I am trying to create a alphabetic browse of names (personal and institutional) using range queries that will sort without regard to punctuation or capitalization, but even though the analysis tool in Solr suggests that punctuation in queries should be stripped out correctly, the presence of punctuation in the query still negatively affects the results.
from schema.xml:
<fieldType name="sort" class="solr.TextField" sortMissingLast="true" omitNorms="true">
<analyzer>
<charFilter class="solr.PatternReplaceCharFilterFactory" pattern="-" replacement=" "/>
<charFilter class="solr.PatternReplaceCharFilterFactory" pattern="[\p{Punct}¿¡「」]" replacement=""/>
<charFilter class="solr.PatternReplaceCharFilterFactory" pattern="\s+" replacement=" "/>
<tokenizer class="solr.KeywordTokenizerFactory"/>
<filter class="solr.ICUFoldingFilterFactory"/>
<filter class="solr.LowerCaseFilterFactory" />
<filter class="solr.TrimFilterFactory" />
</analyzer>
</fieldType>
<field name="authorSort" type="sort" indexed="true" stored="true" multiValued="false" required="true"/>
from solrconfig.xml:
<requestHandler name="/authors" class="solr.SearchHandler">
<lst name="defaults">
<str name="defType">lucene</str>
<str name="echoParams">explicit</str>
<str name="fl">*</str>
<str name="df">authorSort</str>
<str name="sort">authorSort asc</str>
<str name="rows">20</str>
<str name="wt">ruby</str>
<str name="indent">true</str>
</lst>
</requestHandler>
My actual queries look like this:
http://myserver/solr/testCore/authors?q=["Search String" TO *]

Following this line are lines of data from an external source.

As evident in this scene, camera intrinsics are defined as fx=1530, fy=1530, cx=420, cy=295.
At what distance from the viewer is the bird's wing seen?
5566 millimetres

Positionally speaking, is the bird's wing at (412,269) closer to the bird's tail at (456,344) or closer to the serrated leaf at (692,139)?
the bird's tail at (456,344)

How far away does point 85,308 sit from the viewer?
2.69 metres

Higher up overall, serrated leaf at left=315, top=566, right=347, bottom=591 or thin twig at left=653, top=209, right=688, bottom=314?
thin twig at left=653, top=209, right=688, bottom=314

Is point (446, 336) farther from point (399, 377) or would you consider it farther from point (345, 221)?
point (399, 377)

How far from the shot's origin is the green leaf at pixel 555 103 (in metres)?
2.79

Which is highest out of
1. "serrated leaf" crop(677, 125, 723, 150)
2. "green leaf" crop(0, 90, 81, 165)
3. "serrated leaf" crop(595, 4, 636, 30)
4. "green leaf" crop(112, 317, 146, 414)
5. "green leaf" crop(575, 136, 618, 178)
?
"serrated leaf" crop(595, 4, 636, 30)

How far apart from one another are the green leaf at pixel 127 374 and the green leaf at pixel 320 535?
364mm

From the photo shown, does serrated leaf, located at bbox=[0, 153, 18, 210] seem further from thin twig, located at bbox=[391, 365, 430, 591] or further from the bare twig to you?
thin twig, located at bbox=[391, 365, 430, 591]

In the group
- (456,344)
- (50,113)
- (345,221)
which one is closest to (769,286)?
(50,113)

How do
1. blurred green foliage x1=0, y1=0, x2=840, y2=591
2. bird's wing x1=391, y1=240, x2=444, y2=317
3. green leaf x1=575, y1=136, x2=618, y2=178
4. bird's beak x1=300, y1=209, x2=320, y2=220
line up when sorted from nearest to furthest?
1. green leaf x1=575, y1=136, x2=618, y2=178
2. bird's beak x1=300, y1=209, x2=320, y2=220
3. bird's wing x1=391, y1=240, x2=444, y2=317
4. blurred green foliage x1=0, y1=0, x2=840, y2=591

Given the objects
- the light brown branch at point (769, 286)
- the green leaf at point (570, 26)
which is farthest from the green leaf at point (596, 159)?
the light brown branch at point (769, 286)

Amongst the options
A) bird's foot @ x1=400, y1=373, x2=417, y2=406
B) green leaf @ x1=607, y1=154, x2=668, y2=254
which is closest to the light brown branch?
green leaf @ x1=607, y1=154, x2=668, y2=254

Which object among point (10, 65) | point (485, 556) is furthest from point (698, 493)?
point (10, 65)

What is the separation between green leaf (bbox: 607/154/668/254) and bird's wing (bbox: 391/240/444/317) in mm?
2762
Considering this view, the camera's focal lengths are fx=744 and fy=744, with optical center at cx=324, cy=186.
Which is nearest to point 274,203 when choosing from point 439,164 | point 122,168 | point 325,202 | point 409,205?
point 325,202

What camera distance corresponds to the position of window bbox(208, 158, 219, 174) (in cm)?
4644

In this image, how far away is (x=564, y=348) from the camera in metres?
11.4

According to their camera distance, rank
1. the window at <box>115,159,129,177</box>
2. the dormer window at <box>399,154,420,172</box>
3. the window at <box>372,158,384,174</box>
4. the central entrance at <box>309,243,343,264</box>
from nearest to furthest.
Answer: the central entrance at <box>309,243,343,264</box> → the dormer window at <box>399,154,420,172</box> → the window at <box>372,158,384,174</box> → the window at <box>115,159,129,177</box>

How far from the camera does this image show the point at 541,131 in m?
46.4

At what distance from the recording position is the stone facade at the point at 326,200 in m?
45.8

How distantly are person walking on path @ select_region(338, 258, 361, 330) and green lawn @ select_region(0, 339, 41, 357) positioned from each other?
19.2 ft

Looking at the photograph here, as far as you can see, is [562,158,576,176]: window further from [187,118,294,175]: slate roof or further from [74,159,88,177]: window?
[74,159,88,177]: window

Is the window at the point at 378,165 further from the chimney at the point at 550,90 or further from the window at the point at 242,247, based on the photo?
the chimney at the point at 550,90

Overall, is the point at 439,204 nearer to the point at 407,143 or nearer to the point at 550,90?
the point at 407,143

When I search for q=["ACA" TO *]
, my top result is "ACA (Academy of Certified Archivists)", which is good. If I vary the capitalization used in "ACA" my results don't change, which is also good. If I search for the acronym with periods (q=["A.C.A." TO *]
) I don't get the appropriate results at all, and my top hit is "A3 (Musical group)". In this case I suspect that it's sorting on the period rather than dropping it.
According to the analysis tool in Solr, both "ACA" and "A.C.A." should be rendered down to "aca" using the analyzer I've configured. I'm at a loss to explain why these two searches aren't effectively equivalent.
(If it makes any difference, the index-time analysis is effectively useless as my code is doing the same conversion before submitting the data to be indexed. There are reasons for that. So it's only the query-time analysis that is giving me grief.)
Edit: Here's a screenshot of how my analysis of "A.C.A." as a query should be working (according to the Solr analysis tool).
Added about four months later:
Since posting the question and not finding a resolution, I have switched to using a custom filter factory for the analysis. This gave me control over the analysis that would have been difficult or impossible given the provided filters. My first attempt had the same problem - the analysis worked in regular search but wasn't applied in range queries. This problem was resolved by adding
implements MultiTermAwareComponent
to my filter factory and overridinggetMultiTermComponent()
. I have no idea what this does for a field which is using theKeywordTokenizer
and therefore never has multiple terms in a field value... but it did fix the problem. This was for Solr 4.2.